**What you are asked to do:**
Please extract the lines of the items from the very first line up to and including the line with "<instances>", and reproduce them unchanged.
===== Source material =====
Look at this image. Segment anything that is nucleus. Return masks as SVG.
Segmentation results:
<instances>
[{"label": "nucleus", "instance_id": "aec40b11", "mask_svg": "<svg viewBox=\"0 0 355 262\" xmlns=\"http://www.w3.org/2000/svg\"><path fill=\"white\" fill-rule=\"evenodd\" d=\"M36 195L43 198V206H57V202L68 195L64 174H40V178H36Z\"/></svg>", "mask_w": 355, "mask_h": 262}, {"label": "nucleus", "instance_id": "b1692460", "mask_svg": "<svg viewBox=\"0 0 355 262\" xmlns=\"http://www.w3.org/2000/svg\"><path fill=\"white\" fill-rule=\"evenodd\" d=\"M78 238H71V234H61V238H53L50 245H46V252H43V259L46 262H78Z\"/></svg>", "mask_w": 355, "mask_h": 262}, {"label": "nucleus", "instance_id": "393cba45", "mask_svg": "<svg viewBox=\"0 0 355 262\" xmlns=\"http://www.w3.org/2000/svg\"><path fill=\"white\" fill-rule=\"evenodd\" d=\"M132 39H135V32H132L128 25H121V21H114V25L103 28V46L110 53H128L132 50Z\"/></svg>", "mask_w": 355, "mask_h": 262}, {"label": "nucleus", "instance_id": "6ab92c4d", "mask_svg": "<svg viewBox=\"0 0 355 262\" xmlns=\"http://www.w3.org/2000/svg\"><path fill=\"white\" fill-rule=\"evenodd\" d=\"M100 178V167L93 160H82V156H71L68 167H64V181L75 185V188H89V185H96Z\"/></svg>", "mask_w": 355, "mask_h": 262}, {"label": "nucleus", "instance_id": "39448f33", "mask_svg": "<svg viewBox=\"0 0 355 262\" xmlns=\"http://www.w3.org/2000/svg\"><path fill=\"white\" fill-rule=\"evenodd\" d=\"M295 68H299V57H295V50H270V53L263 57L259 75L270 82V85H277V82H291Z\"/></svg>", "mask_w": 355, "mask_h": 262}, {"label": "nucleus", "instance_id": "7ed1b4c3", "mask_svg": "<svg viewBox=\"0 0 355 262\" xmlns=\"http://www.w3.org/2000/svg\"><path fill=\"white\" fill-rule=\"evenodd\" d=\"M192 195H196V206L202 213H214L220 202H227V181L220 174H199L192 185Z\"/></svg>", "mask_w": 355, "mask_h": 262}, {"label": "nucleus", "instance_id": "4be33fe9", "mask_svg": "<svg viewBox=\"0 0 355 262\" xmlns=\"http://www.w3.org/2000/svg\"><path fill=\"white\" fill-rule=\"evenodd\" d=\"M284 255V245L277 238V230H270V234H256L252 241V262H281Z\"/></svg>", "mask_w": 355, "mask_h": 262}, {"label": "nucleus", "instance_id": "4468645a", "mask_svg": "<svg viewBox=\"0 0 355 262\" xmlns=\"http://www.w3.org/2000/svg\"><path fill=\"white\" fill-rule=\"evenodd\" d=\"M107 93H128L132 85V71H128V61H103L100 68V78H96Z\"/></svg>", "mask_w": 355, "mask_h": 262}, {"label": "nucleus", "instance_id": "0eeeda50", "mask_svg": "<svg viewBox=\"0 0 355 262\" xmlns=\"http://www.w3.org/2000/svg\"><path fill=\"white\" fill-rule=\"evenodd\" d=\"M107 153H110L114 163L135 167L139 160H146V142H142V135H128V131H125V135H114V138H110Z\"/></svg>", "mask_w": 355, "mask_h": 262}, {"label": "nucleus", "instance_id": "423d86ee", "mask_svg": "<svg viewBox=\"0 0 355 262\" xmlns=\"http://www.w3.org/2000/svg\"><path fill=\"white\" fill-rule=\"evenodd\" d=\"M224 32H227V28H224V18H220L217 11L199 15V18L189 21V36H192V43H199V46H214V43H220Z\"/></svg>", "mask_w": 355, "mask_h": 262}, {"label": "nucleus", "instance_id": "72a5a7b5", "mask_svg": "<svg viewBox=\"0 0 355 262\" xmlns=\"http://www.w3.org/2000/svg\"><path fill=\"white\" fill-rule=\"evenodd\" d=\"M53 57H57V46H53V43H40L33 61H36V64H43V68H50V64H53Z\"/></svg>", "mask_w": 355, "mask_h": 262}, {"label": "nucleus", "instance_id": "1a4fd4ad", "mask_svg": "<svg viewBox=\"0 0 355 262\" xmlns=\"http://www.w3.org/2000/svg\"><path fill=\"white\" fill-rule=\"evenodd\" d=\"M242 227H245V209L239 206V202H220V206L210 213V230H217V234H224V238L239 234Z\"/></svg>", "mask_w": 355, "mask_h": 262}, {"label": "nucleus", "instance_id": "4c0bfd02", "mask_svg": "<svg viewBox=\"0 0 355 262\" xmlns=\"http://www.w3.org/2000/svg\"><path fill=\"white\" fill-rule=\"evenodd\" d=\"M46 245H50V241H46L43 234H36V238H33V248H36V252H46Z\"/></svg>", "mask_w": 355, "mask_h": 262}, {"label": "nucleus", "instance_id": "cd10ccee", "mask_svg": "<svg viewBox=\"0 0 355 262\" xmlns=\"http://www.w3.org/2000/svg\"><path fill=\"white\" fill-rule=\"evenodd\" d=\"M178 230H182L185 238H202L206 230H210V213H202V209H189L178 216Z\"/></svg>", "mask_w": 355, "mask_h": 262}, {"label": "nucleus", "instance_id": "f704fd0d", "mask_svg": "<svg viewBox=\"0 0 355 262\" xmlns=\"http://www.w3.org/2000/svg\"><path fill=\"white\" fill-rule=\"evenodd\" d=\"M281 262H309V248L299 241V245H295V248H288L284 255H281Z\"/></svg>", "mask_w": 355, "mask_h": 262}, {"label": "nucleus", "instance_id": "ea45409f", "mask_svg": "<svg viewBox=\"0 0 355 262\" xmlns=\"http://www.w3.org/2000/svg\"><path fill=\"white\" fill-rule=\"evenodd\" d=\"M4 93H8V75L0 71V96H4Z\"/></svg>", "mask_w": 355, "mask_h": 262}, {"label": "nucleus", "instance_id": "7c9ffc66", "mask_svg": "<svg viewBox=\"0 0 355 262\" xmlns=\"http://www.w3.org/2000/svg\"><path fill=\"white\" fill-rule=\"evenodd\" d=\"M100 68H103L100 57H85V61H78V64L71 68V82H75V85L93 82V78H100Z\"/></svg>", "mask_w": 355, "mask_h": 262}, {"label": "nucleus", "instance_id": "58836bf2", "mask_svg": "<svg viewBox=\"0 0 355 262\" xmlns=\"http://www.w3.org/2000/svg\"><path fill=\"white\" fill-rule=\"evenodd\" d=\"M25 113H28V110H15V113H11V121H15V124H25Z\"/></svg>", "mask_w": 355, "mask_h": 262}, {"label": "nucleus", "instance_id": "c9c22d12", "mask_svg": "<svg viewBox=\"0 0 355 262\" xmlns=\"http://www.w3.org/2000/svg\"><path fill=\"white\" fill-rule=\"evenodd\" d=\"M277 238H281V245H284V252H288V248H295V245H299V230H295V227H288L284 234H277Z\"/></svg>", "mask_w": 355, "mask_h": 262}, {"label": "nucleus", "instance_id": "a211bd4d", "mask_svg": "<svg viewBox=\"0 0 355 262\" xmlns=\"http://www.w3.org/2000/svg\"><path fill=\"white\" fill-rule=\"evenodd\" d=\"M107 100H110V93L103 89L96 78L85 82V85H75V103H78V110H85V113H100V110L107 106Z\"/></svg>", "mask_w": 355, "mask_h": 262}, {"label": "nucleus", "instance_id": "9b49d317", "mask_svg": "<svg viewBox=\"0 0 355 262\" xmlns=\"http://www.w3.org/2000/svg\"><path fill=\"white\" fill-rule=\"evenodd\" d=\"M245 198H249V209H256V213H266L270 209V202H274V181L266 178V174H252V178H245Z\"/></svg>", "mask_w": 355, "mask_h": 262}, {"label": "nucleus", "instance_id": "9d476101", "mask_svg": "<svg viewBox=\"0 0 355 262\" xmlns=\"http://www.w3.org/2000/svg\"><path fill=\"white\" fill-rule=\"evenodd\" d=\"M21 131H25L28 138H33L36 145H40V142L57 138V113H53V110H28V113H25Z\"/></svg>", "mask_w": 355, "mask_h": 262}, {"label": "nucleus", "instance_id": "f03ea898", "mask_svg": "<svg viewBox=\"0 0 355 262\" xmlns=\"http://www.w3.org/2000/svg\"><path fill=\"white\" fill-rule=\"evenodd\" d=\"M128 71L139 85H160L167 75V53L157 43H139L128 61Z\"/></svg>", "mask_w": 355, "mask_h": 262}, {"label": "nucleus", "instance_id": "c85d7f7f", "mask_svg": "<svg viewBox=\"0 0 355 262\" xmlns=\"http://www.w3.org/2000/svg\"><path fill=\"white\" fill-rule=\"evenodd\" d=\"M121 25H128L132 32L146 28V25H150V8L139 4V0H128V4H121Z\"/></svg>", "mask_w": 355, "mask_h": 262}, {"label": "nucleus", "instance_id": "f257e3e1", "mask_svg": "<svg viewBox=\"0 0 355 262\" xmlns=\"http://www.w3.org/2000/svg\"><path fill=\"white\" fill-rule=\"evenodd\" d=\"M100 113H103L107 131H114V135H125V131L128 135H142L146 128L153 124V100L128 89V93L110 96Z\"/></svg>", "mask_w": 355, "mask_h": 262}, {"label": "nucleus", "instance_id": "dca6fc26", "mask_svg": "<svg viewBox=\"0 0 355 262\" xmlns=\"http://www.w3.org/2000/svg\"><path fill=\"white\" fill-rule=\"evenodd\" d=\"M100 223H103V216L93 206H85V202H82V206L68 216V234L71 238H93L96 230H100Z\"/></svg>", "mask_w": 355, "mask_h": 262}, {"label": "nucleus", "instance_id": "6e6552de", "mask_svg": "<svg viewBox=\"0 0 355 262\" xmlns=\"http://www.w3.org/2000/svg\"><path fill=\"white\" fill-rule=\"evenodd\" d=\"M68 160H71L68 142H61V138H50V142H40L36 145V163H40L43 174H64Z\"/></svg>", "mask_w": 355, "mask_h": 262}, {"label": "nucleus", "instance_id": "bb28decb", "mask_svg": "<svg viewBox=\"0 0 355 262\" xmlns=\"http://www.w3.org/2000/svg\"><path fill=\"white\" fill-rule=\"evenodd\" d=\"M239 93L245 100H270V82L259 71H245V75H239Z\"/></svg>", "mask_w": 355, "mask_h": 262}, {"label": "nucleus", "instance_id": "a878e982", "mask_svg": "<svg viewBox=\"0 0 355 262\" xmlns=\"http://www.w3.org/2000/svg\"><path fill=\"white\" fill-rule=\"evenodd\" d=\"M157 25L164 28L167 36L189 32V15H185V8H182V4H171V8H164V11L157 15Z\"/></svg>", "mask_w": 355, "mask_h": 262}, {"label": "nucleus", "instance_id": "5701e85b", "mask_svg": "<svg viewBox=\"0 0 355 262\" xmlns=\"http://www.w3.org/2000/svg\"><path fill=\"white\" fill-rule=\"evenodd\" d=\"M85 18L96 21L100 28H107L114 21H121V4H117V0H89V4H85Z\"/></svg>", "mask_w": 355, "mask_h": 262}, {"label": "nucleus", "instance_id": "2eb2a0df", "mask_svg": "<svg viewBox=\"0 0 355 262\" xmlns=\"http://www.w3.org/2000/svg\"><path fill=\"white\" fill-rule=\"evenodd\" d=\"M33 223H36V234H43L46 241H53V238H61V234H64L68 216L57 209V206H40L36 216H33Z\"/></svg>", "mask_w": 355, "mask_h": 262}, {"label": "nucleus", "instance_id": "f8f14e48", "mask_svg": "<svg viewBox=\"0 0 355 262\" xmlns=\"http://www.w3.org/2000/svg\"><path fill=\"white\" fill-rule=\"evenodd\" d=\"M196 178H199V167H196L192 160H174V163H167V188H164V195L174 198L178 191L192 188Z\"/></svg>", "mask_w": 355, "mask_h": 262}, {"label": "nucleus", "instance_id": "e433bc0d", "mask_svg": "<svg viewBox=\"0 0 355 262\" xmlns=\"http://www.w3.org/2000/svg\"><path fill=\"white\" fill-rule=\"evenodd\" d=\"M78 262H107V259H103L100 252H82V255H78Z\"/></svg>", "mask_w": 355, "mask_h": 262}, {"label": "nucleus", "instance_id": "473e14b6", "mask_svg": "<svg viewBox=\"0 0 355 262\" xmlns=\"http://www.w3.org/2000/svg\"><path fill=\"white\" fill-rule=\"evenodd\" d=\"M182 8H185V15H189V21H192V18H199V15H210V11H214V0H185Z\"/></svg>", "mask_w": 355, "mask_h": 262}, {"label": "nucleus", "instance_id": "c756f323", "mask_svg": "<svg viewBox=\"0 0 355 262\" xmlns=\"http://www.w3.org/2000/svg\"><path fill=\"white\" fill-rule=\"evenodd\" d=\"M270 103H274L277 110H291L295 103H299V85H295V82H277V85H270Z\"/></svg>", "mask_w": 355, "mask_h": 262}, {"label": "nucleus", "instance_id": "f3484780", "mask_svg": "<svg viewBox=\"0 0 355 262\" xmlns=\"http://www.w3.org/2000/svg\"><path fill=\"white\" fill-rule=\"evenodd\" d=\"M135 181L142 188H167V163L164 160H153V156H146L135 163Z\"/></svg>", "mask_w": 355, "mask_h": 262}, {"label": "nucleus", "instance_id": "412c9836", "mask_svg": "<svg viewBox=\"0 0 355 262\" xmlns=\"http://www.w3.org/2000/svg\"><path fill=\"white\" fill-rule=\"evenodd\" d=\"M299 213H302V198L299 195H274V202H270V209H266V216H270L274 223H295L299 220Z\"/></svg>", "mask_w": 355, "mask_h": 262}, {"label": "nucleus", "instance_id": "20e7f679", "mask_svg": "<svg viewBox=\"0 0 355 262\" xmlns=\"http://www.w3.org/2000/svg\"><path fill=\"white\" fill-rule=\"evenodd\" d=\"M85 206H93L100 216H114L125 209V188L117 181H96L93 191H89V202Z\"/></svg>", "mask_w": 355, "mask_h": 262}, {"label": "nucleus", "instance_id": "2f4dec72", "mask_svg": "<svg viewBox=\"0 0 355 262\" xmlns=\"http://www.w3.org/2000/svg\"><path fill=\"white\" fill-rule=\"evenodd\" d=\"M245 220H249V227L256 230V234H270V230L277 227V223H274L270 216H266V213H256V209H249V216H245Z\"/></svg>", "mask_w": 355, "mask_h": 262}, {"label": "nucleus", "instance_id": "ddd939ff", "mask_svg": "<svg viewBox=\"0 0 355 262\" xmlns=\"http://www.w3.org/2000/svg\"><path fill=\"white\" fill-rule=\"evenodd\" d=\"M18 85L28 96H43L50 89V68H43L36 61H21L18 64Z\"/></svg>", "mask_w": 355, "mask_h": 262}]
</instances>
=====
**Solution:**
Look at this image. Segment anything that is nucleus. Return masks as SVG.
Segmentation results:
<instances>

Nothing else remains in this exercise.